What Risk Maps Do and Do Not Show

It is important to note that risk maps based on accident rates do not show the extent to which the behaviour of a specific road-user might result in the risk being higher or lower than the average. They also do not show the extent to which the road-user can make a mistake, and recover from it without serious injury. What they do illustrate is the risk of an individual road-user, or to the community as a whole, being involved in a road accident, providing that they are behaving within acceptable boundaries of road use - for example, not intoxicated, not using a mobile phone, and obeying speed limits.

Individual risk

The public are most interested in their risk on the road as individuals. Based on real accident and traffic flow data, EuroRAP shows a road's safety performance by measuring and mapping the rate at which people are being killed and seriously injured.

For example, if over three years:

  • 30 people are killed and seriously injured on a 30 kilometre stretch of motorway carrying 100,000 vehicles a day, and
  • 30 people are also killed and seriously injured on a 30 kilometre stretch of single carriageway carrying 10,000 vehicles per day
  • then the risk to the individual is 10 times greater on the single carriageway.
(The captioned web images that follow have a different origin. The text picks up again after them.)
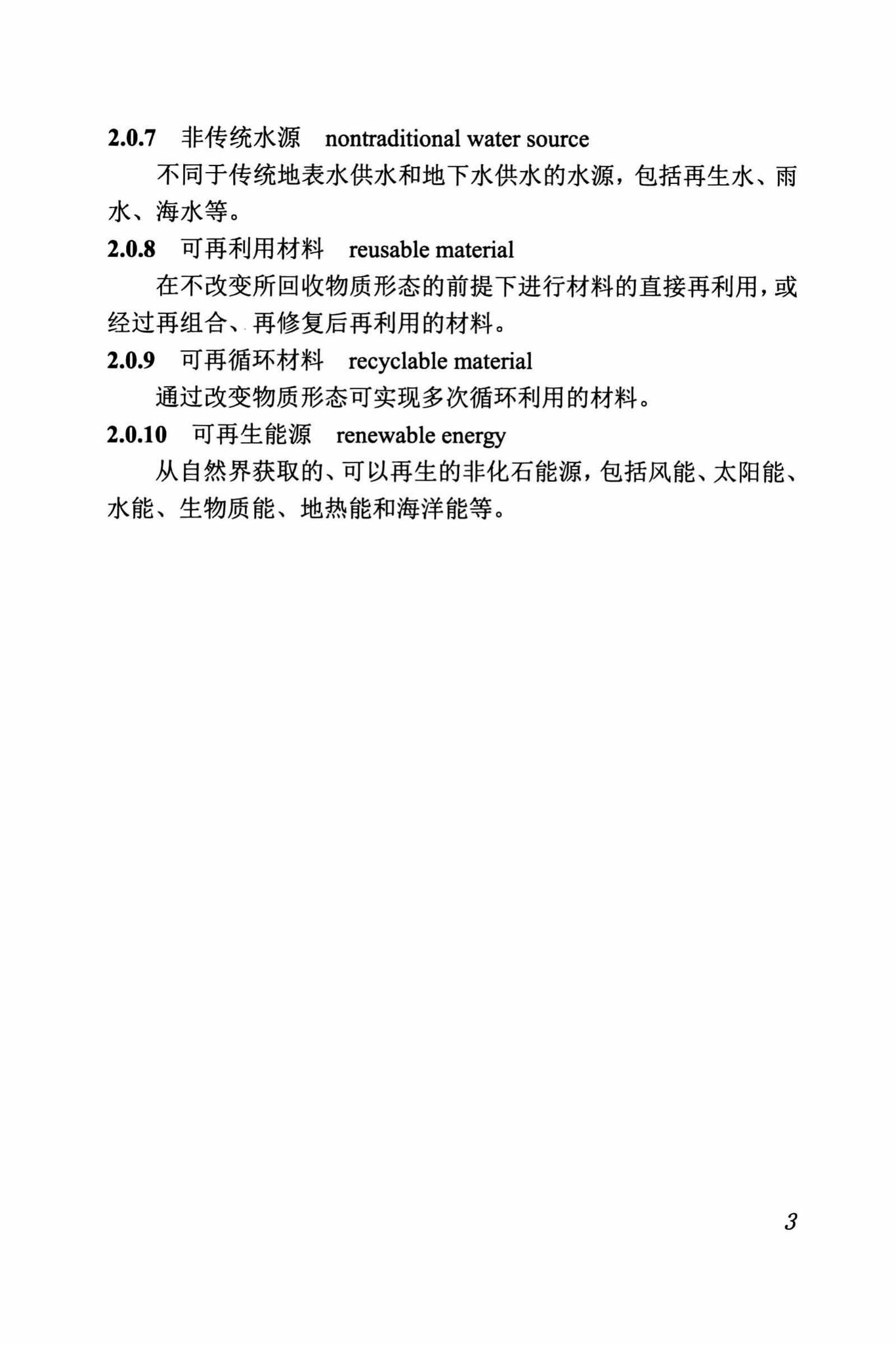 DBJ/T13-263-2017--福建省绿色建筑运行维护技术规程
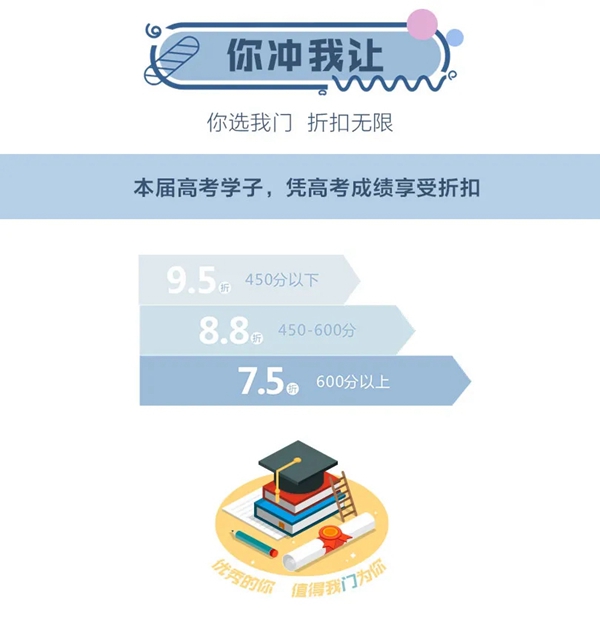 千川木门618款款心动-等你来撩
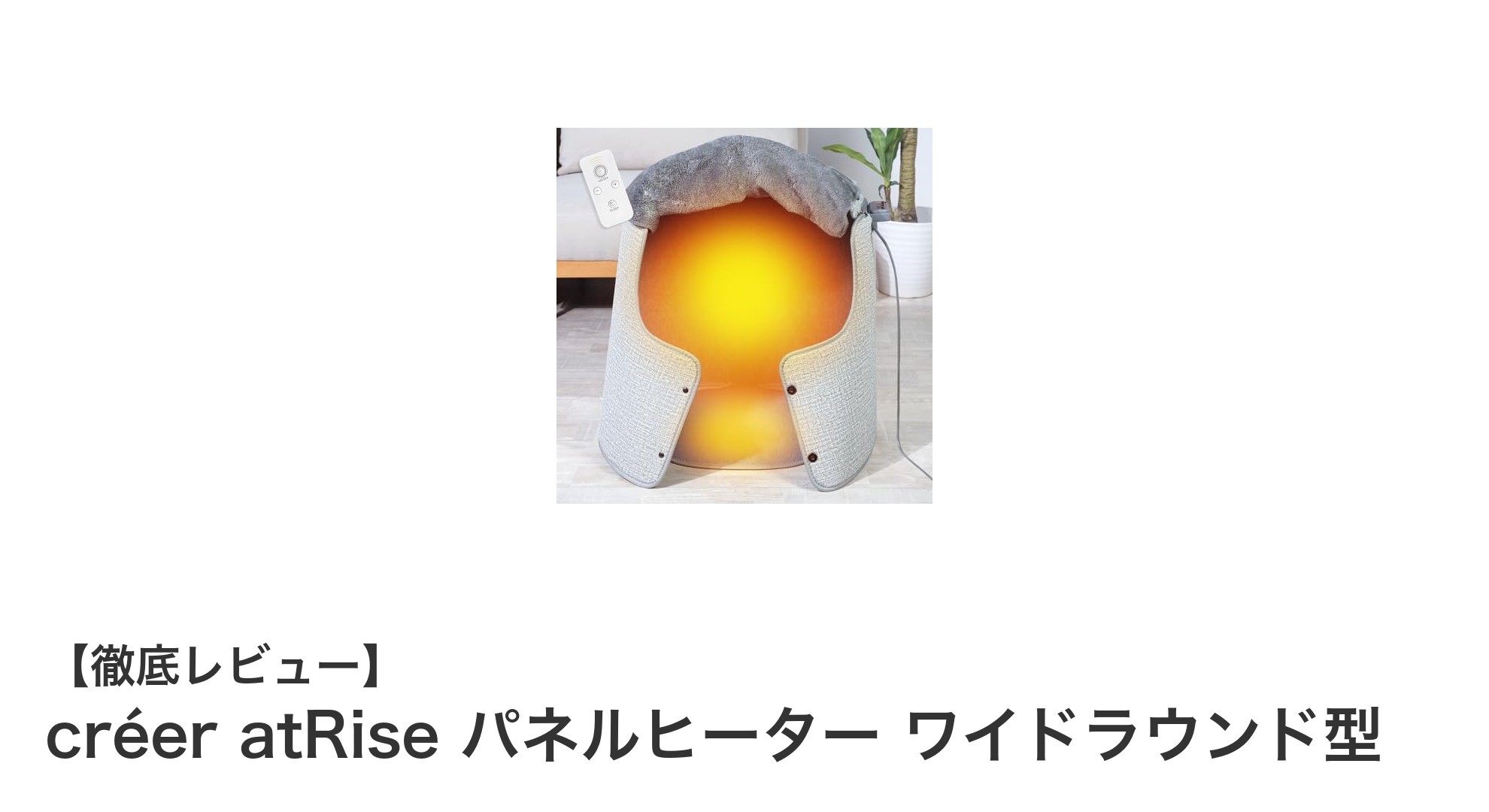 快適な足元暖房を実現!créer atRiseのワイドラウンド型パネルヒーターの魅力とは?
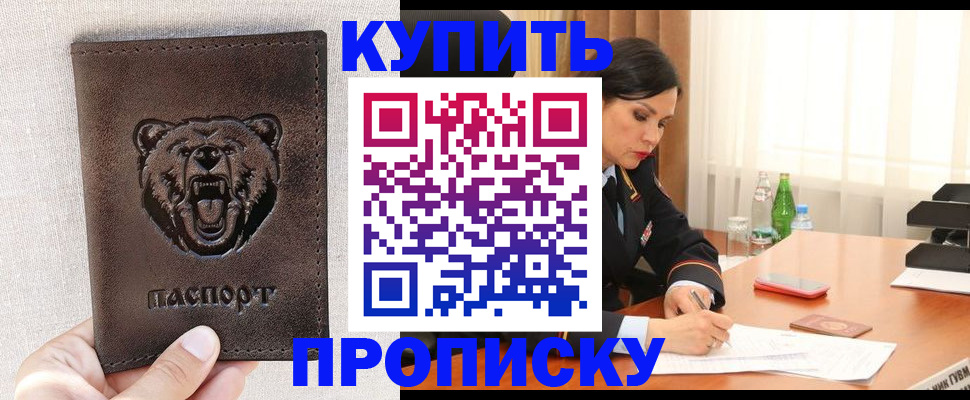 где прописаться в Пикалёво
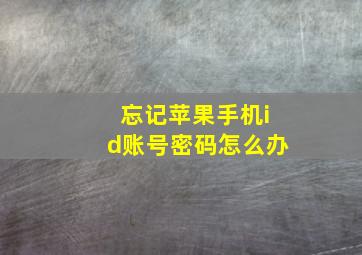 忘记苹果手机id账号密码怎么办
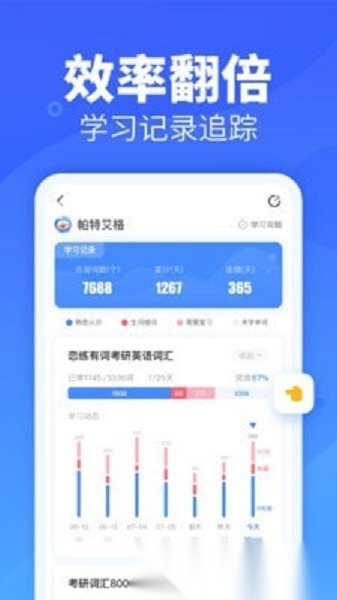 乐词新东方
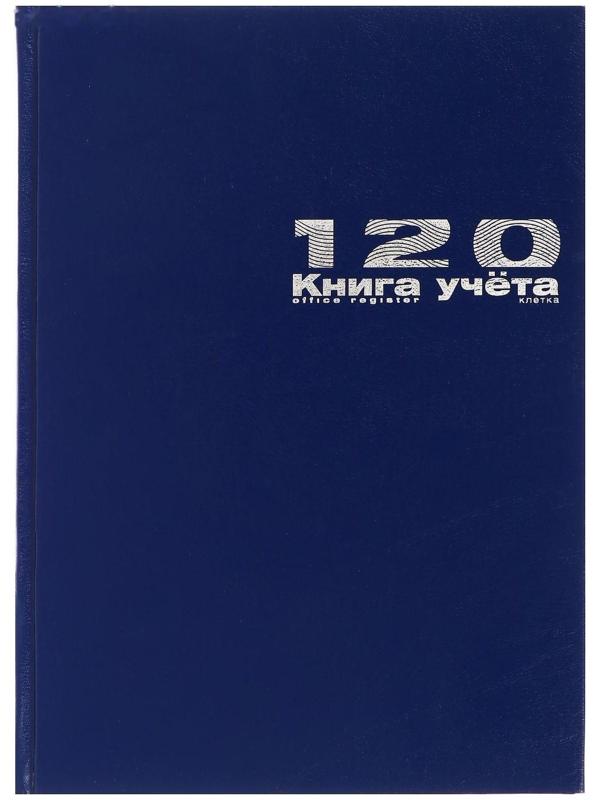 Книга учета А4, 120 листов в клетку, бумвинил, синяя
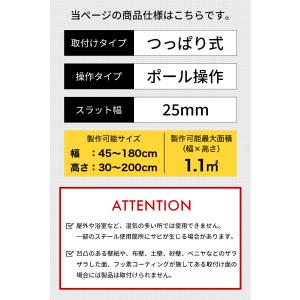 ウッドブラインド つっぱり式 賃貸 OK 木製...の詳細画像2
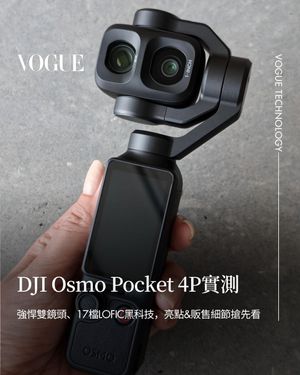 Image post by @voguetaiwan on Instagram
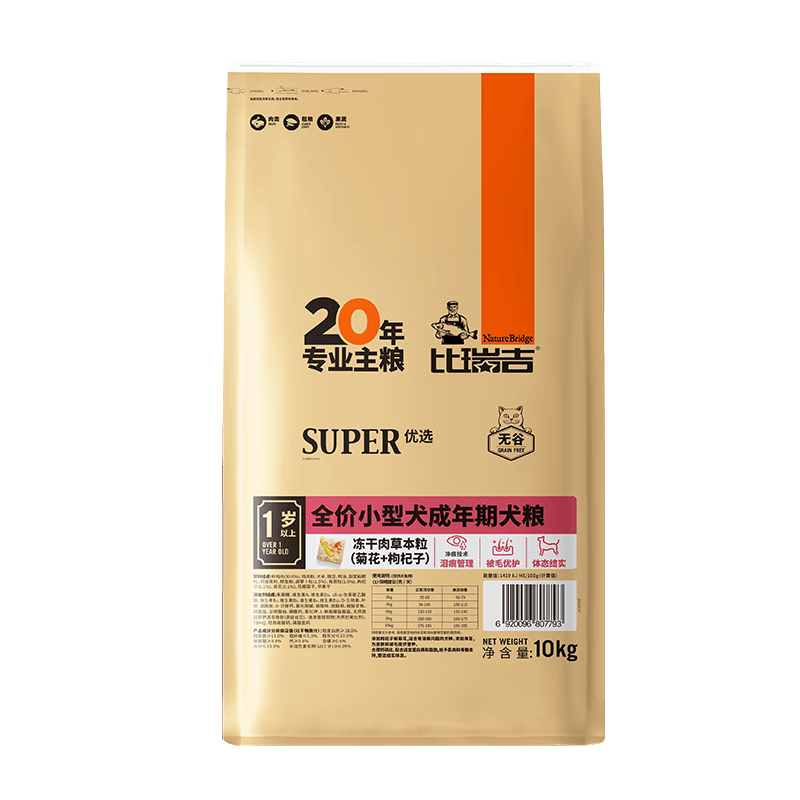 九游官网入口：比瑞吉狗粮推荐：为爱犬选择健康美味的优质选择(图8)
Accident rates per kilometre travelled on a road can show the likelihood of a particular type of road-user being involved in an accident. Their main purpose is to inform the road-user how and where their behaviour needs to be modified to minimise risk and, in doing so, enable them to recognise the sources of risk on different types of road.

Collective risk

EuroRAP also produces maps targeted at road authorities. Collective risk maps show the density, or total number, of accidents on a road over a given length. Risk rates shown in these maps are the result of the interaction between all elements of the road system - road-users, vehicles and roads. Community risk can be mapped in three different ways:

  • Accident density - showing accident rates per kilometre of road, illustrating where highest and lowest numbers of accidents occur within a network.
  • Accident rate in relation to similar roads - comparing the accident rate of similar roads with similar traffic flows, illustrating which road sections have a higher rate. Separate road groups are considered - for example, motorways, main roads with traffic flows below 10,000 vehicles per day, main roads with daily traffic flow between 10,000 and 20,000 vehicles per day, and main roads with daily traffic flow 20,000 vehicles per day.
  • Potential for accident reduction - providing information on the number of accidents that might be saved if accident rates of road sections, with risk above the average roads of a similar flow, were reduced to the average. This information can be used for considering investment decisions, providing authorities and policy-makers with a valuable tool for estimating the total number of accidents that could potentially be avoided if safety on a road were improved. Used with cost information, this map can indicate locations where the largest return on investment can be expected.